= The Spooky Tale of Captain Underpants: Hack-a-Ween =

2019 animated Halloween special

The Spooky Tale of Captain Underpants: The Horrifyingly Haunted Hack-a-Ween (commonly referred to as Hack-a-Ween or Captain Underpants: Hack-a-Ween) is a 2019 American animated Halloween special and season spin-off episode of the Netflix series The Epic Tales of Captain Underpants. The series is based on the children's book franchise Captain Underpants by Dav Pilkey. The special was released on October 8, 2019.

== Plot ==
George Beard and Harold Hutchins love Halloween, which is sharply contrasted by their principal, Mr. Krupp. and a fellow student, Melvin Sneedly. Krupp and Melvin launch a Hall-no-Ween campaign, seeking to outlaw the holiday. They hold a town council meeting and successfully convince all the parents to make Halloween illegal.

In retaliation, George and Harold create Hack-a-Ween, describing it as a "legally safe alternative". This alternative replaces costumes with "disguises" and trick-or-treating with "sneak-or-snacking". To win over the adults, they talk to the owner of their favourite Halloween store, Hallo-Warehouse, and get him to create a haunted house.

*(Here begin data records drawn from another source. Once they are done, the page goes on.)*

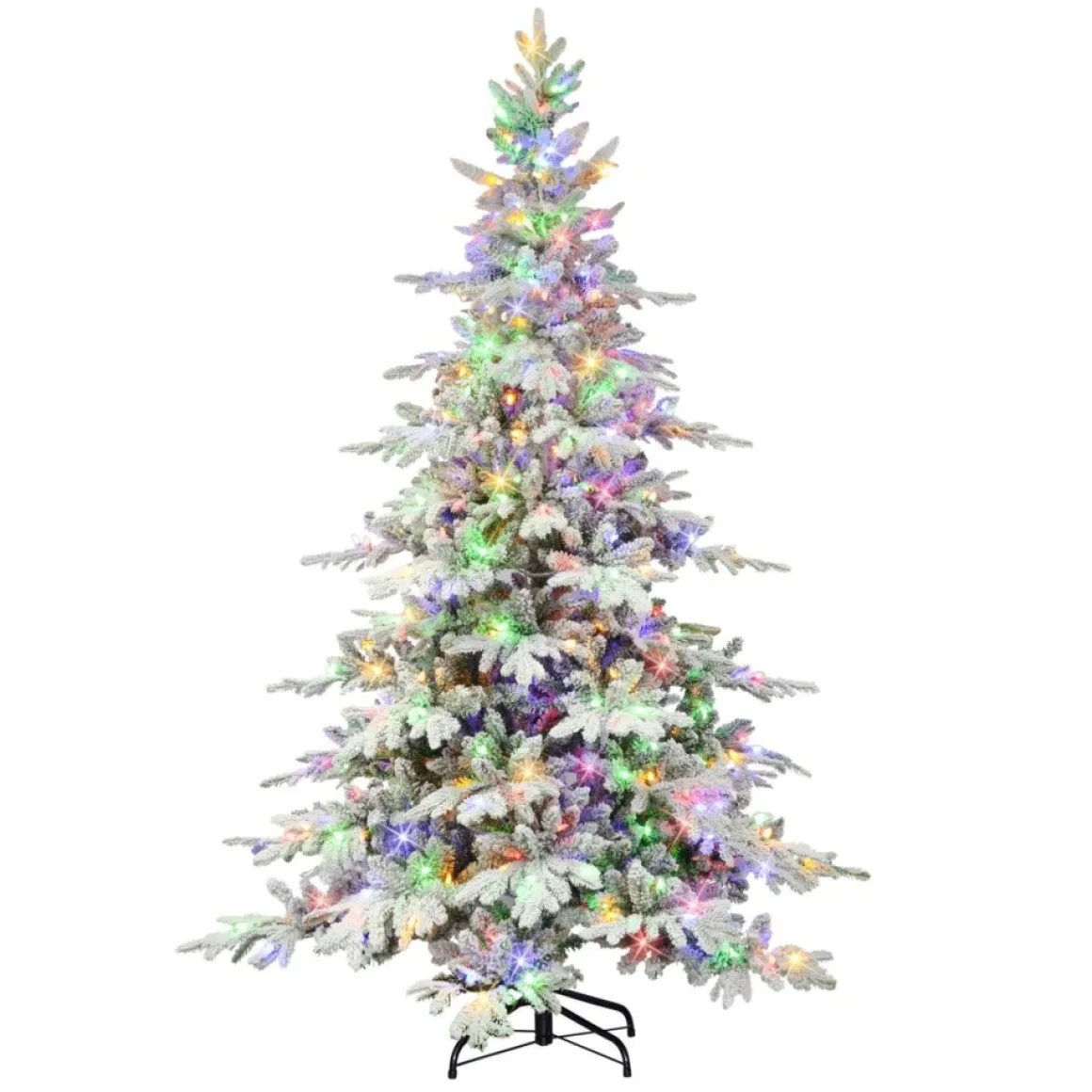Puleo International 7' Pre-Lit Flocked Utah Fir Tree, 500 Led Lights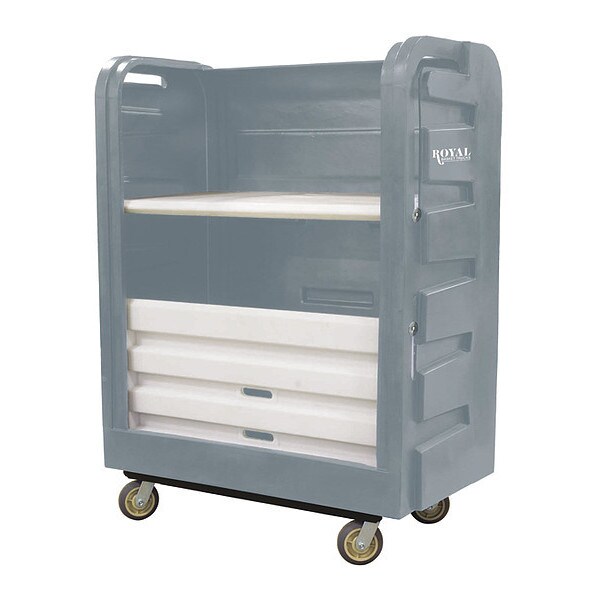 Royal Basket Trucks Turnabout Trk, 48 Cu ft., Gray, Plstc, A - R48-GRX-TPA-6UNN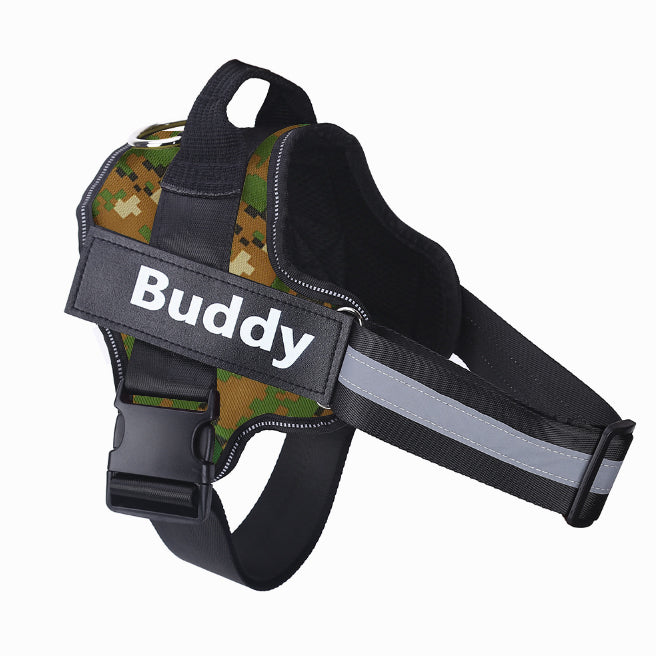 Wagbase no-pull dog harness in green camo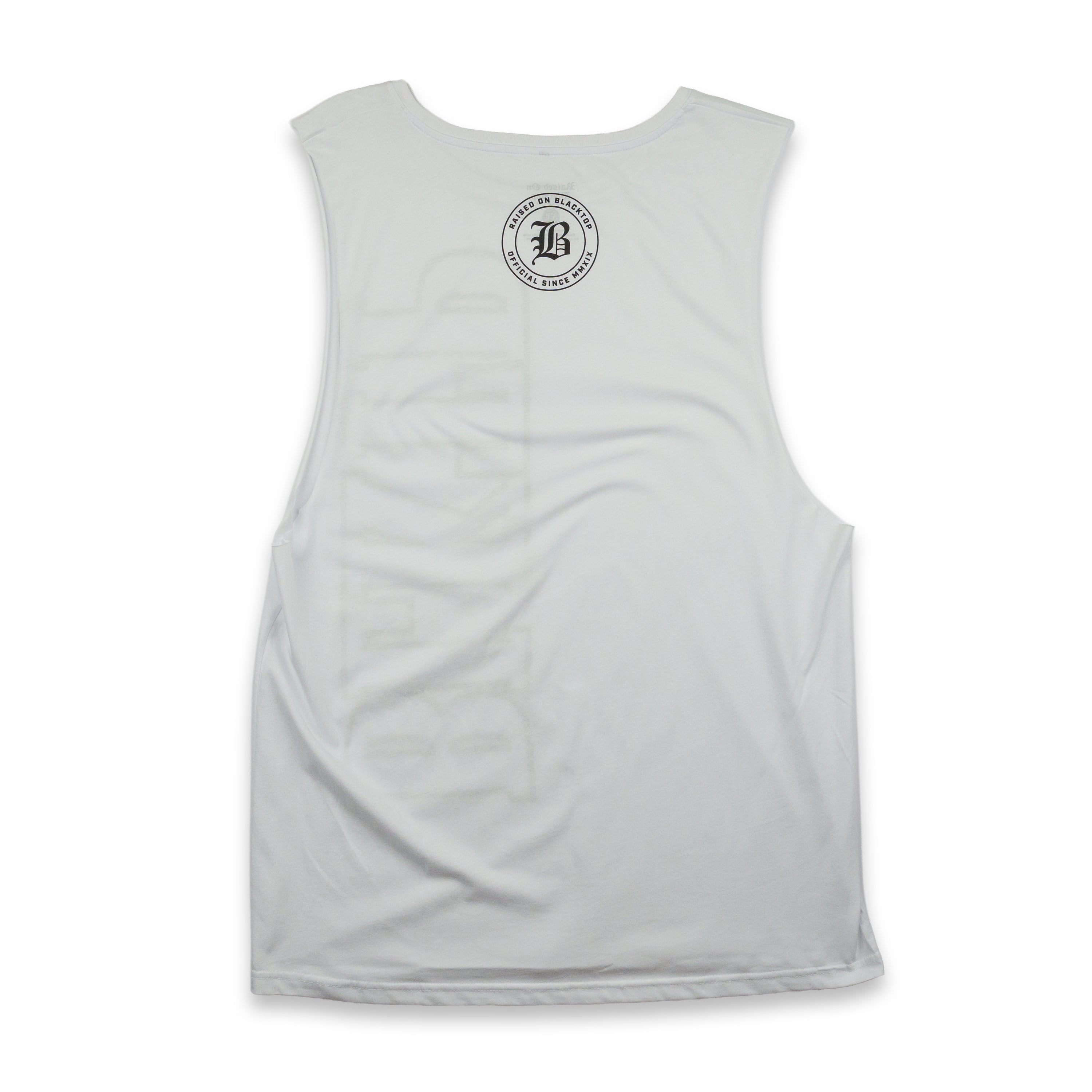 Raised On Blacktop® VINTAGE WASH CUT-OFF TANK - White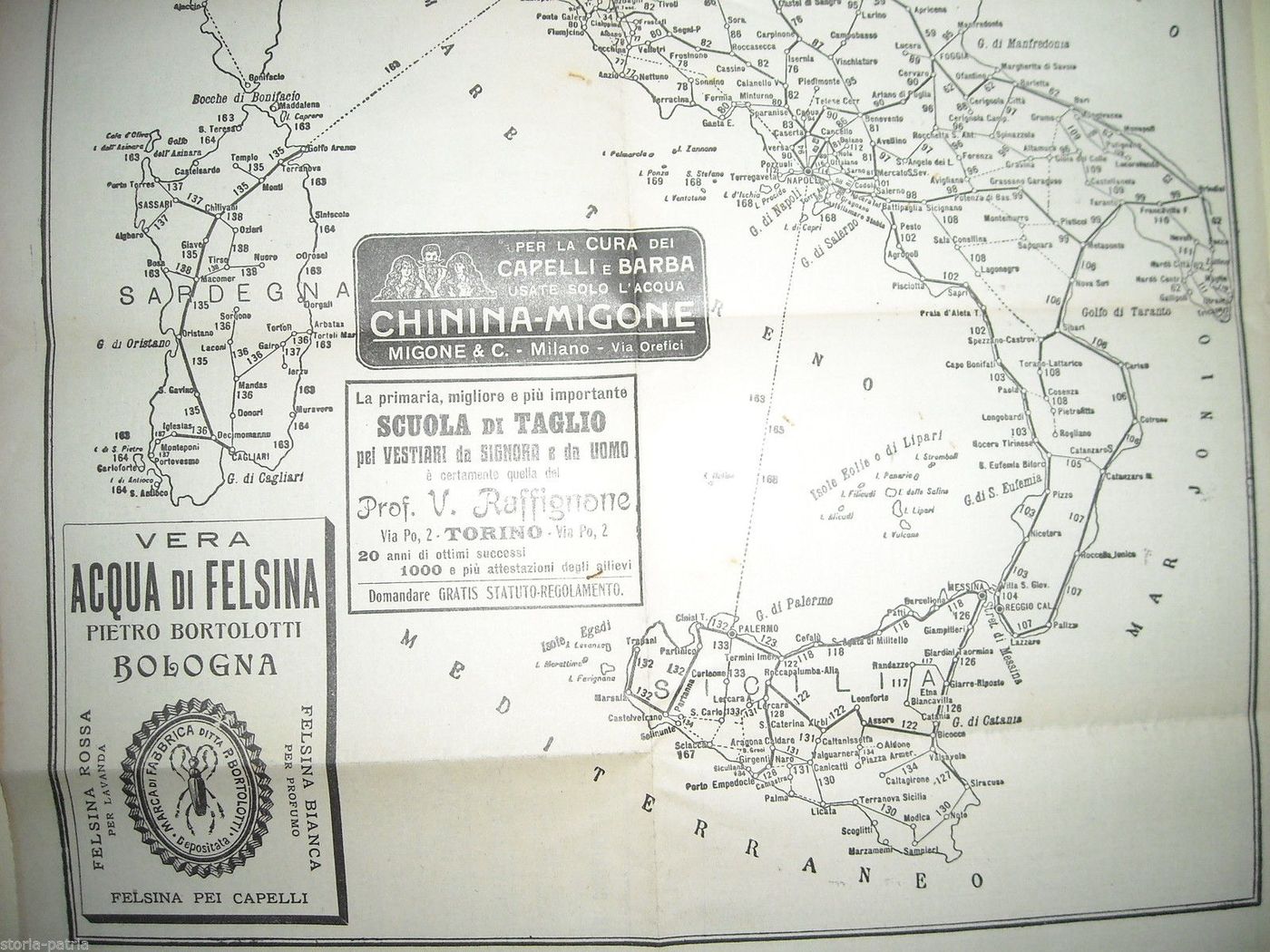Mappa Delle Strade Ferrate Dell'Italia Centrale, Meridionale E Isole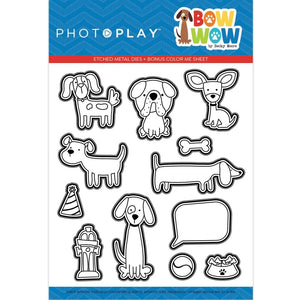 Scrapbooking  Photo Play Photopolymer Etched Dies - Bow Wow dies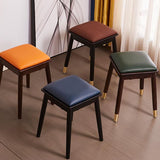 Glam Pouf Ottoman Faux Leather Upholstered Solid Wood Frame Square Ottoman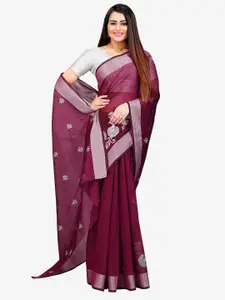 Indian Fashionista Purple & Silver-Toned Kalamkari Embroidered Silk Cotton Mysore Silk Saree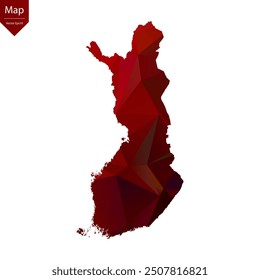Map of Finland - Red Geometric Rumpled Triangular , Polygonal Design. Vector illustration eps 10.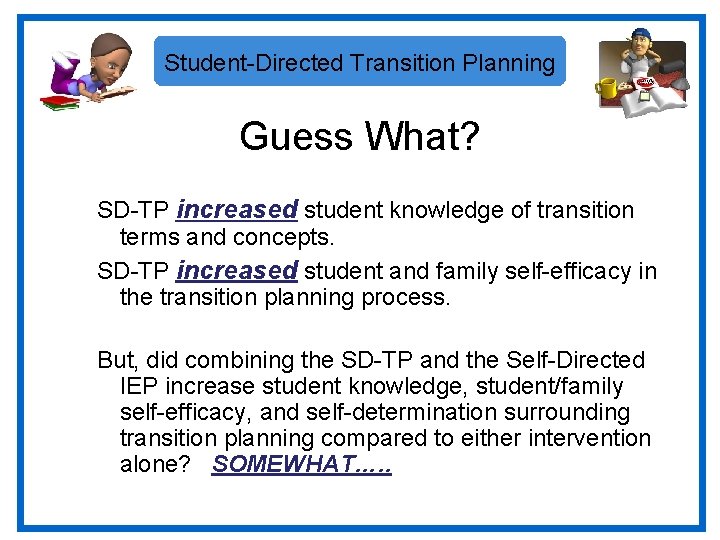 Student-Directed Transition Planning Guess What? SD-TP increased student knowledge of transition terms and concepts.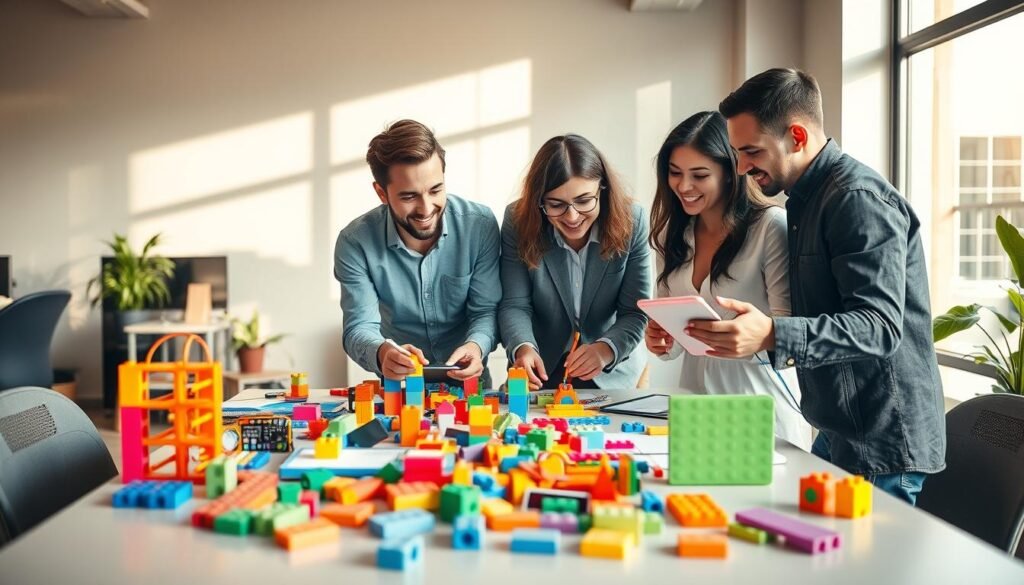 A vibrant workspace setting showcasing a diverse group of four individuals, two men and two women, engaged in creative activities. They are brainstorming and playing with colorful, innovative tools designed for teamwork, such as building blocks, sketch pads, and digital devices. The foreground features an assortment of these tools scattered on a modern table. In the middle, the group is animatedly discussing ideas, dressed in smart casual attire, smiling and collaborating effectively. The background includes a large window that lets in warm, natural light, casting soft shadows around them. The atmosphere is energetic and inspiring, conveying a spirit of creativity and cooperation. The image should have a balanced composition, with a focus on teamwork and imaginative problem-solving.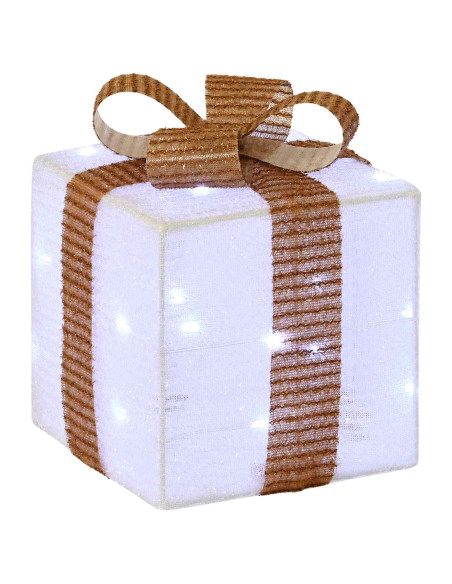 Scatola regalo di Natale illuminata 3 pz 64 LED Bianco freddo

However, Melvin, wanting to stop the event, turns three ordinary inflatables into real creatures. Although George and Harold reconcile with Melvin, the danger is unleashed. Their only solution is to turn their principal into the superhero Captain Underpants to fight the inflatables. After winning the battle, the three children go sneak-or-snacking together.

== Release ==
Hack-a-Ween premiered on Netflix on October 8, 2019, and later received a tie-in book adaptation published by Scholastic on July 7, 2020.

== Reception ==
A review at Common Sense Media stated: "The kids have little respect for adults, who rarely attempt to exert any control over them anyway. This chaotic story is an OK pick for kids, but adults may tire of its relentless pace." John Serba from Decider also indicated that adult audience might find the film of little interest, viewing the special as overall mediocre, although fun and lighthearted.